Virtual threads (introduced in Project Loom, JDK 21 GA) are lightweight threads managed by the JVM rather than the OS. They shine in scenarios where you need to handle lots of concurrent tasks that spend most of their time waiting (IO-bound workloads).

Good use cases:

  • Servers handling many concurrent connections
    e.g., HTTP servers, gRPC servers, WebSocket servers.

  • High-concurrency clients
    e.g., calling many downstream services (DB, REST APIs, message queues).

  • Asynchronous pipelines
    where tasks wait on external systems but you want code to look synchronous.

  • Replacement for callback-heavy async code
    You can write blocking-style code, but still scale like async/reactive.

Not ideal:

  • CPU-bound parallel computations
    Use platform threads (classic ForkJoinPool, parallel streams, or structured concurrency with platform threads). Virtual threads don’t give extra CPU, they just multiplex blocking tasks.

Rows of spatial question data
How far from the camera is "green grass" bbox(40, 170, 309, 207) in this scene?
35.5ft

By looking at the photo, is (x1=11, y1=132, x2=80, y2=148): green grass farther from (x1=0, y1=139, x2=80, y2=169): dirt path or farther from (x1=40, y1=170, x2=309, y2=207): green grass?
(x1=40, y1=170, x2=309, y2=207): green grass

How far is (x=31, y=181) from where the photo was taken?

• Written request A
Rewrite the paragraph of the virtual threads overview that begins "Virtual threads (introduced in Project Loom" in shorter form, keeping its main facts.
• Written request B
Print the part of the virtual threads overview starting at "Virtual threads (introduced" and ending at "waiting (IO-bound workloads).".

• Expected output A
Virtual threads, from Project Loom and generally available in JDK 21, are lightweight threads managed by the JVM instead of the OS. They suit IO-bound workloads with many concurrent tasks that spend most of their time waiting.

• Expected output B
Virtual threads (introduced in Project Loom, JDK 21 GA) are lightweight threads managed by the JVM rather than the OS. They shine in scenarios where you need to handle lots of concurrent tasks that spend most of their time waiting (IO-bound workloads).